In May and June, Special Sauce Company, a New York-based theater collective whose co-artistic director is Chris Myers (Group 39), presented The Flash Plays: City to City, a monthlong festival of new site-specific theater performed in public locations around the city to raise money for disaster relief in Japan. 


Gabriel Ebert (Group 38) starred in 4000 Miles by Amy Herzog, which was directed by Daniel Aukin and presented by Lincoln Center Theater/LTC3. Performances took place in June and July, at the Duke on 42nd Street in New York City. The play will be revived as part of Lincoln Center Theater’s regular season, in May 2012.

Welcome to Walmart by Samuel D. Hunter (Playwrights ’08) was featured in Theater Breaking Through Barriers’ presentation of Some of Our Parts, a group of seven short (10-minute) plays on themes related to disability. Performances took place at New York City’s Clurman Theater in June and were directed by Kimothy Cruse.

This summer, Ben Rappaport (Group 37) was featured in the premiere of Sex Lives of Our Parents by Michael Mitnick at McGinn/Cazale Theater in New York City. It was directed by Davis McCallum.

Sam Gold (Directing ’06) will direct Seminar by Theresa Rebeck, which is scheduled to open on Broadway this fall.

On April 11, Erin Krakow (Group 35), Pamela Nyberg (Group 09), and Michael Urie (Group 32) did a reading of Stephen Fry’s translation of Ring Round the Moon by Jean Anouilh. The reading took place at the Acting Company in New York City and was directed by Rob Melrose.

In July, Daniel Morgan Shelley (Group 35) performed in Lucy Thurber’s The Insurgents at the Contemporary American Theater Festival in Shepherdstown, W.Va. The production was directed by Lear deBessonet.

In April, David R. Adjmi (Playwrights ’02) was awarded a John Simon Guggenheim Memorial Foundation fellowship for both prior achievement and exceptional promise.

From May to July, Samantha Soule (Group 31) performed in Rachel Crothers’s rarely seen A Little Journey at the Mint Theater Company in New York City. It was directed by Jackson Gay.

In March and April Daniel Talbott (Group 31) directed Stephanie Janssen’s The Umbrella Plays at the Tank in New York City. In May, Talbott directed the premiere of the Lesser America theater company’s production of Squealer. Among the cast members of the play, which is by Jonathan Blitstein, was Nate Miller (Group 39).

Tanya Barfield (Playwrights ’01) has been commissioned by the Oregon Shakespeare Festival to write a new work for its American Revolutions: The United States History Cycle of plays.

*Excerpted records:*
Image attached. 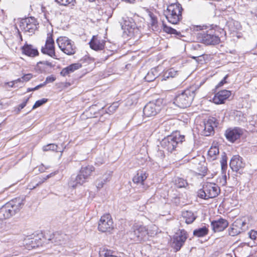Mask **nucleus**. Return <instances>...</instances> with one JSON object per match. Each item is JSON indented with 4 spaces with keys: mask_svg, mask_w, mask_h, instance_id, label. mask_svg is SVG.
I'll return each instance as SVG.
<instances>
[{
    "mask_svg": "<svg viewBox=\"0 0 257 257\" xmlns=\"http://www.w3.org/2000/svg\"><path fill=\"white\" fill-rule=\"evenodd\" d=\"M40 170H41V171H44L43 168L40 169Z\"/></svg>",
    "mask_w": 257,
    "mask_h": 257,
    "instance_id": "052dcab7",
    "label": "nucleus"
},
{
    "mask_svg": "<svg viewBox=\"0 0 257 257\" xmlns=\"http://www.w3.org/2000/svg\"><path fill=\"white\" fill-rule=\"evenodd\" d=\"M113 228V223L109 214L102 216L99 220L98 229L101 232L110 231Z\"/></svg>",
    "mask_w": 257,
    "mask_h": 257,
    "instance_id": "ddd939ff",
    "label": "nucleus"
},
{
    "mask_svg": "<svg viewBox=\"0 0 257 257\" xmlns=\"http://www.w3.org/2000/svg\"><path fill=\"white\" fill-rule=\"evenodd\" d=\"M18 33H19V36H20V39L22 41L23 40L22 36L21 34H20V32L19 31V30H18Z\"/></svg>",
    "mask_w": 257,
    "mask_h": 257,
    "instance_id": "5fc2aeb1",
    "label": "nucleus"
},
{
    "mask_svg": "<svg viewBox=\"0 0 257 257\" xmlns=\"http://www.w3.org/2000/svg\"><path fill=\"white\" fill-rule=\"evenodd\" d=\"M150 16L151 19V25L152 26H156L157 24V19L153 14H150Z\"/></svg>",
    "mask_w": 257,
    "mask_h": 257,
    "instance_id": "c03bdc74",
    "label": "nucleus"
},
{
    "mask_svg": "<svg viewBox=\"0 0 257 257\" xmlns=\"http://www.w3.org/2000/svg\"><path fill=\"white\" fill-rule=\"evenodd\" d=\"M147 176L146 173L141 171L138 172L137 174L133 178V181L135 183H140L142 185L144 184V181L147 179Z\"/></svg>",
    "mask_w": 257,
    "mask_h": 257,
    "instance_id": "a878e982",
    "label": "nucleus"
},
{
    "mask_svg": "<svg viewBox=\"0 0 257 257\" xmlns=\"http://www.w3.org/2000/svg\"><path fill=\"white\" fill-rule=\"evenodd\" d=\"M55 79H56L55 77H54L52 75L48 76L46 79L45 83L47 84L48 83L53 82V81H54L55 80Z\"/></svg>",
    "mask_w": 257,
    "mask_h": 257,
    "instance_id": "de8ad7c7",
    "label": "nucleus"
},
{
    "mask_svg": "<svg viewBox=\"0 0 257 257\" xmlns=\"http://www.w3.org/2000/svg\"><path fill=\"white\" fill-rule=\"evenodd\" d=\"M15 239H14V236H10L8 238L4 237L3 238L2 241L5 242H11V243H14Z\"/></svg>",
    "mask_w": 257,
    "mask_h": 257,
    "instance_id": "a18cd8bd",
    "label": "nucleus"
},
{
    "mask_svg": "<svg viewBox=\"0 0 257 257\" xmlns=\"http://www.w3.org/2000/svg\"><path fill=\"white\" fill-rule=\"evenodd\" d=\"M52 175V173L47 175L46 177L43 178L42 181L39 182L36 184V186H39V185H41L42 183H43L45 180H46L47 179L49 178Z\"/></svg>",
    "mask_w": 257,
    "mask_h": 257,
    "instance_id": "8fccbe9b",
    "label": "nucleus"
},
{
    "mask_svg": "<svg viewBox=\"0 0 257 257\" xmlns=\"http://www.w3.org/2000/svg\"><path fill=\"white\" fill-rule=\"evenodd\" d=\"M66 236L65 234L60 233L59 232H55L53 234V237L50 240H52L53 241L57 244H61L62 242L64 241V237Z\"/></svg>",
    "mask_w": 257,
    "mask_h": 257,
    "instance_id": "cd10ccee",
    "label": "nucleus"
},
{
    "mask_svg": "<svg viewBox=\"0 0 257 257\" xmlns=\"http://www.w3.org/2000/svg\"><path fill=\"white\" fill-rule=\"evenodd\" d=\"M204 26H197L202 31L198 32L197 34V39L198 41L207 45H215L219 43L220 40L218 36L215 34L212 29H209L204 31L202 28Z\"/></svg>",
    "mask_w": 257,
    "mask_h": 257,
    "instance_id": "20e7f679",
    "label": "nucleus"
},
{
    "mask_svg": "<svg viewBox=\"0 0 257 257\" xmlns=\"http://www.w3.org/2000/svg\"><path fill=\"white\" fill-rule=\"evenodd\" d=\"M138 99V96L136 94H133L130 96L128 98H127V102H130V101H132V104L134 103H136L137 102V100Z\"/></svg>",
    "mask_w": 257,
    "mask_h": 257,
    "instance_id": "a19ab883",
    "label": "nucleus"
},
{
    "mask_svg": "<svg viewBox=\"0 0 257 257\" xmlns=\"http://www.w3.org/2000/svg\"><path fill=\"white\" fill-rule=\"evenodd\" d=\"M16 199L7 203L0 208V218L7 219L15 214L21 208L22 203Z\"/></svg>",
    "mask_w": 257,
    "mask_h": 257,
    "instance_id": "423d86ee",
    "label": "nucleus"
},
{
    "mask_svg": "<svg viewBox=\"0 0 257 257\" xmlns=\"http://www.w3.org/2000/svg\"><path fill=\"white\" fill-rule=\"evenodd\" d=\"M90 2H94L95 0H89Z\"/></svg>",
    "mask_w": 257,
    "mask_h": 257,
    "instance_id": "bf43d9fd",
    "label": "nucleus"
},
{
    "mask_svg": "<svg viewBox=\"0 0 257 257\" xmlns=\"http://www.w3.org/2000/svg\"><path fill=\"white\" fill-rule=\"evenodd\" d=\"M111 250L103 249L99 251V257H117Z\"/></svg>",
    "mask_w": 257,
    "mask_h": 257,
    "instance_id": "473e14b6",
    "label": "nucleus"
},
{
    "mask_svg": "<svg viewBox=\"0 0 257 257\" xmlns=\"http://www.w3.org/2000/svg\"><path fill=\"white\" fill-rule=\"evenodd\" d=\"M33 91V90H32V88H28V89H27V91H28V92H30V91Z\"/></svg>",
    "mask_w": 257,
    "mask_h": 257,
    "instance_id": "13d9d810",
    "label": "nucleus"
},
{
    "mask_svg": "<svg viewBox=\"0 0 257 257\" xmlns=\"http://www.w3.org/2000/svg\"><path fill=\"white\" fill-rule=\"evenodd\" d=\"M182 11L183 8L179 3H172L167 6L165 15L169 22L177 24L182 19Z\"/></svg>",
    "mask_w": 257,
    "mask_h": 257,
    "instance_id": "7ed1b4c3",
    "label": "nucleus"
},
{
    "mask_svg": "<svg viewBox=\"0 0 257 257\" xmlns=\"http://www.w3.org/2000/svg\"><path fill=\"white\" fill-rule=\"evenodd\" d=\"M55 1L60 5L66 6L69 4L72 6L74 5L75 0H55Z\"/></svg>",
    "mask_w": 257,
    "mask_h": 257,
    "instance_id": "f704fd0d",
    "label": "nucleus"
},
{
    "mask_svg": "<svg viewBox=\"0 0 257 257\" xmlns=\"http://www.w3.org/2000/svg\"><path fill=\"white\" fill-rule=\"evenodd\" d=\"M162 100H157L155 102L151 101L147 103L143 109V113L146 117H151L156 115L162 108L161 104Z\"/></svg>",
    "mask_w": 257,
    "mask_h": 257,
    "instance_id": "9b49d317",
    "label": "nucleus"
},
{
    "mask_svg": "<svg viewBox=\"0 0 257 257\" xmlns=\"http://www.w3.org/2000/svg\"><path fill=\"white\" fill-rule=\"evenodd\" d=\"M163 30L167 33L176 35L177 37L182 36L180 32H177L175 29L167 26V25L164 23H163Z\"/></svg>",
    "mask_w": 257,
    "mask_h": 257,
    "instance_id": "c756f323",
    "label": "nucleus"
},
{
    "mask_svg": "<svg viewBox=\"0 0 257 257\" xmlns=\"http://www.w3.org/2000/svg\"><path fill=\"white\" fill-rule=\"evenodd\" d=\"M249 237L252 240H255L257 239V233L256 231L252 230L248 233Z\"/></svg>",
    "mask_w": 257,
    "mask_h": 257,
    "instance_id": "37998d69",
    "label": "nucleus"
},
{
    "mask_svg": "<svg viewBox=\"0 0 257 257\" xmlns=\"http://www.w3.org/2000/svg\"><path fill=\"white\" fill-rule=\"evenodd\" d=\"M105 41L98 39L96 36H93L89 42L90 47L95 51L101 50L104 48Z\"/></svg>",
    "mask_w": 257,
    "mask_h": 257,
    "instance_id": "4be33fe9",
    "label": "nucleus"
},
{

*Tasks:*
[1] According to the theater news, at which festival did Daniel Morgan Shelley perform in The Insurgents?
[2] Reproduce the theater news from "Gabriel Ebert (Group" up to and including "in May 2012.".
[3] Write the next part of the theater news, picking up after its last sentence.

*Results for each task:*
[1] The Contemporary American Theater Festival in Shepherdstown, W.Va.

[2]
Gabriel Ebert (Group 38) starred in 4000 Miles by Amy Herzog, which was directed by Daniel Aukin and presented by Lincoln Center Theater/LTC3. Performances took place in June and July, at the Duke on 42nd Street in New York City. The play will be revived as part of Lincoln Center Theater’s regular season, in May 2012.

[3]
In February, Joanna Settle (Directing ’97) will direct the world premiere of The Total Bent, at the Public Theater in New York City. The book and lyrics are by Mark “Stew” Stewart who, with Heidi Rodewald, also wrote the music.

In May and June, Daniel Goldfarb’s (Playwrights ’96) Cradle and All was presented by Manhattan Theater Club at New York City’s Center Stage I. It was directed by Sam Buntrock.

This summer, David Auburn (Playwrights ’95) directed Michael Weller’s Side Effects. The production was presented by MCC Theater and performed at New York City’s Lucille Lortel Theater. Auburn will direct the Old Globe Theater’s production of Eugene O’Neill’s Anna Christie, which is scheduled to run from March 10-April 15, 2012, at the Sheryl and Harvey White Theater at the Conrad Prebys Theater Center in San Diego.

In May, Gregory McFadden (Group 24), Michael Milligan (Group 30), Samantha Soule (Group 31), and Gregory Wooddell (Group 27) participated in a reading of John O’Keefe’s Wild Oats at New York City’s Red Bull Theater as part of the Revelation Readings series. 

Danny Mastrogiorgio (Group 23) appeared in Ten High by Ben Rosenthal. The play, which ran in May and June, was part of Ensemble Studio Theater’s Marathon 2011: Series A in New York City. It was directed by Vocal Arts drama coach John Giampietro. 

Michael Hayden (Group 21) was featured in the Public Theater’s Shakespeare in the Park productions of All’s Well That Ends Well, directed by Daniel Sullivan, and Measure for Measure, directed by David Esbjornson. Katie Tuminelly (Group 40) also appeared in Measure for Measure. Both productions ran in repertory from June 25 through July 30 at the Delacorte Theater in Central Park. 


Bill Camp (Group 18) participated in a reading of Alan Alda’s play Radiance: The Passion of Marie Curie on June 1 at Alice Tully Hall.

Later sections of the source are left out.